Common Misconceptions About Generative AI and Copyright

There has been a flood of media coverage of the intersection of copyright and generative artificial intelligence, a subset of the broader discussion of the challenges posed by AI generally. This coverage has been stimulated in part by lawsuits brought by authors, including Sarah Silverman, and open letters signed by artists. Much of this coverage contains serious inaccuracies about AI technology and copyright law. The issues surrounding AI and copyright law can be complex, therefore we’ve collected a number of the more prevalent misconceptions in recent media and explained why they are false to aid in the conversation around this technology.

1. ChatGPT and other generative AI providers “steal” content from creators.

Respected outlets such as the New York Times and the Washington Post have asserted that ChatGPT and other AI providers “steal” content from creators. While copying does occur in the process of developing AI systems, that copying typically does not constitute copyright infringement. And even if it did involve copyright infringement, infringement is the trespass on a government-granted exclusive right, nothing akin to stealing personal property.

2. Making a generative AI system involves copyright infringement. 

Generative AI systems based on “Large Language Models” (LLMs) require the assembly of a dataset which is transformed and analyzed to create the model. Assembly of the dataset does involve the ingestion—the copying—of a large number of works, typically by a third-party provider. This ingestion can occur by “bots” crawling the World Wide Web and downloading text, images, and videos. The AI firm acquires access to the dataset and uses software to analyze it to uncover patterns, trends, and relationships, which the AI firm uses to create the LLM. The LLM itself does not include any of the expression from the content originally crawled by the bots to create the dataset. The AI system uses the LLM to produce results in response to user prompts. The process of creating the LLM is referred to as “training” the AI system.

Now a brief copyright digression. Copyright protects the way facts or ideas are expressed, but not the facts and ideas themselves. Leaving facts and ideas unprotected is a constitutional requirement under the First Amendment. The First Amendment also permits the “fair use” of copyrighted content. The test for judges to apply to determine whether a use is fair is set forth in the Copyright Act. 
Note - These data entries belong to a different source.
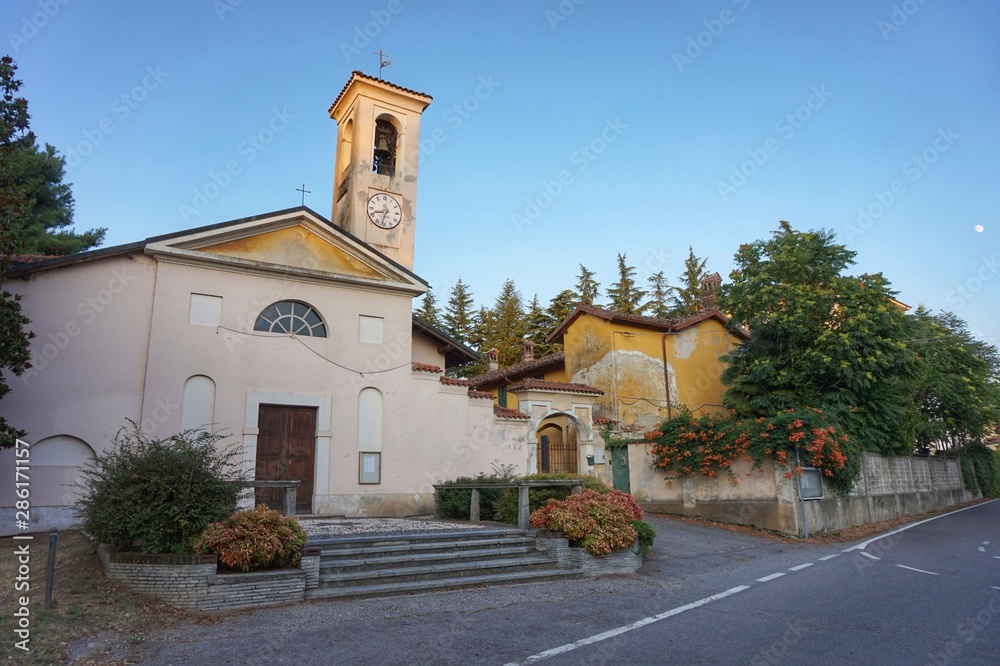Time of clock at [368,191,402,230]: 8:32
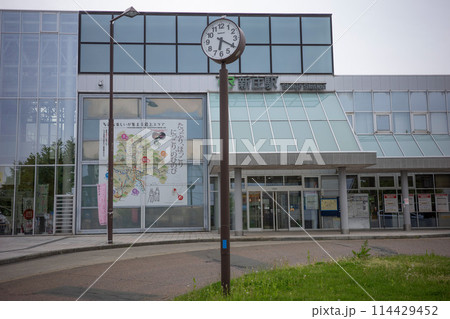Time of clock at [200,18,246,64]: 6:20
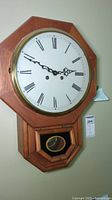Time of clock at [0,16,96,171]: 2:49
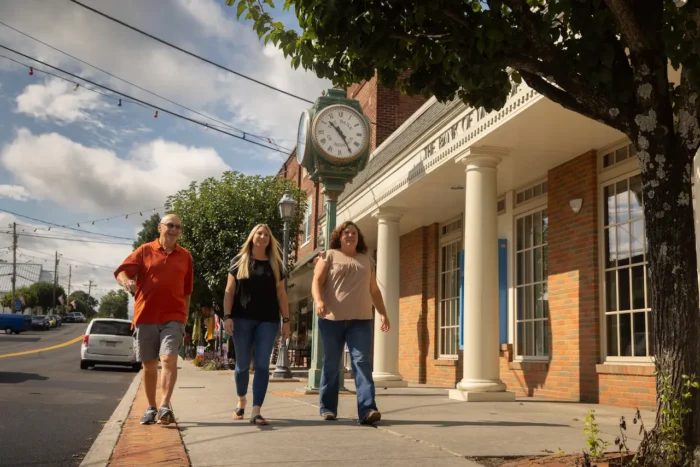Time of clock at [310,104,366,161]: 10:24
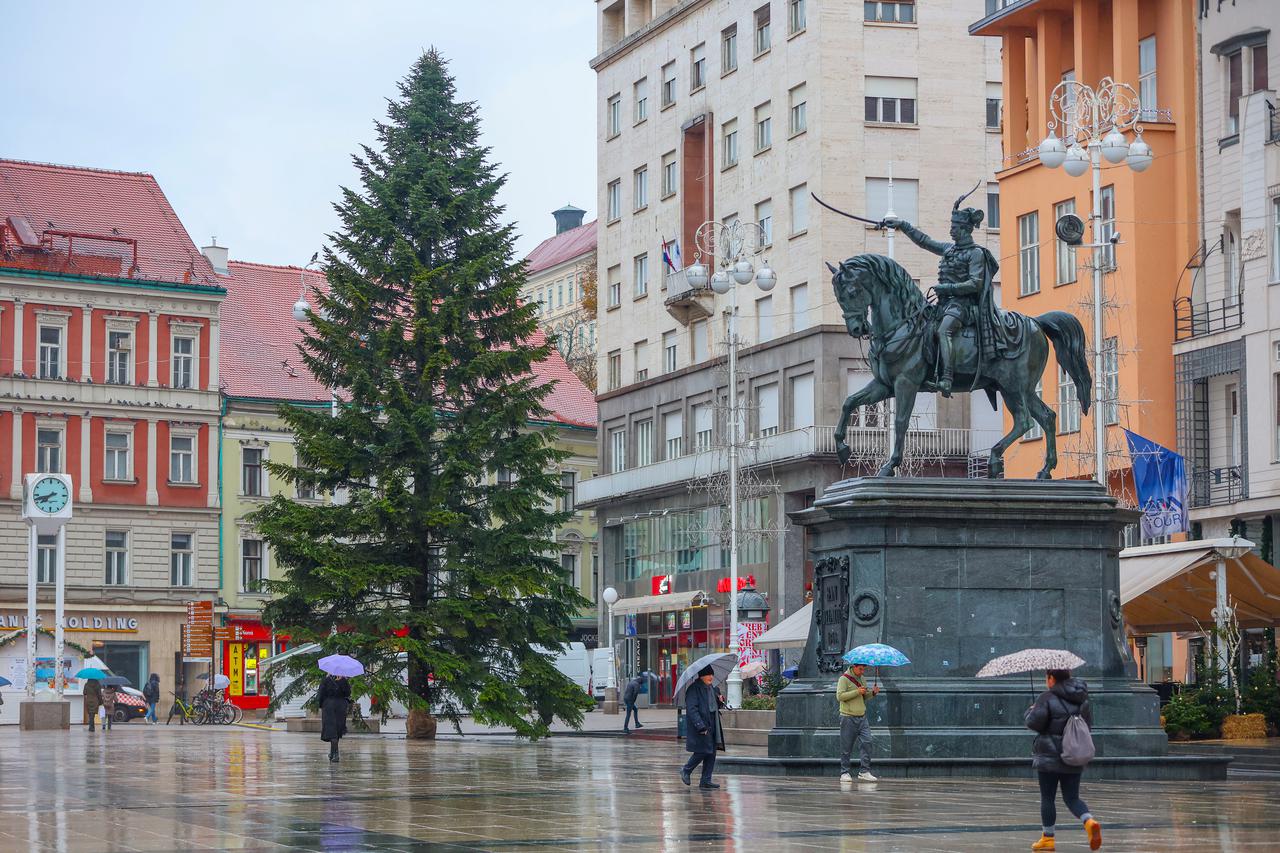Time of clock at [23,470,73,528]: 7:42
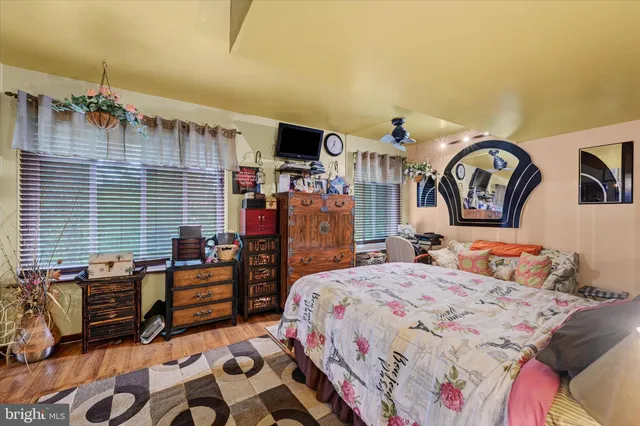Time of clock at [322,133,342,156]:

Back to the LLM. Because the LLM does not contain anyone else’s expression, it does not infringe copyright. But what about the copying necessary to create the dataset from which the LLM is derived? Although high-quality generative AI is new, AI itself has been in use for at least two decades; and several courts have found that the copying necessary to develop these AI tools is a fair use. These tools include plagiarism detection software, optical character and speech recognition, and search engines for websites and books. Most copyright experts believe that the fair use analysis for generative AI is the same as it is for these other AI tools. 

3. A creator has no way to prevent her work from being ingested by a generative AI system.

Even if the creation of the AI system is not infringing, an artist might not want her creations used to “train” the AI as a matter of principle. Although media reports frequently suggest that the artist is helpless to prevent the ingestion of her content, in fact the artist can employ a widely-used robot exclusion protocol to prevent her website from being crawled by AI bots. 

Some copyright industry trade groups argue that as a practical matter, artists cannot use these bot exclusion protocols because doing so would prevent their websites from being crawled by search engine bots. This would mean that the websites would not be findable. While this tradeoff exists, the artist still has a choice of how she wants to interact with AI and the Internet. Additionally, the copyright industries can work with AI firms and standard setting organizations such as the World Wide Web Consortium (W3C) to develop an exclusion protocol with more granularity that would permit search engine bots but exclude other bots. Indeed, major AI companies are already beginning work on such a standard.

4. The output of a generative AI system is a collage of bits of the works that are ingested.

Media descriptions of AI systems suggest that the AI chops ingested works into small pieces, which the AI then recombines into new works in response to user prompts. As discussed above, the AI does not retain bits of expression that it recombines. Instead, through computational analysis, it discerns patterns, trends, and relationships, and uses them to create statistical models which in turn generate new works in response to user prompts. 

5. The output of a generative AI system infringes copyright by copying an artist’s style.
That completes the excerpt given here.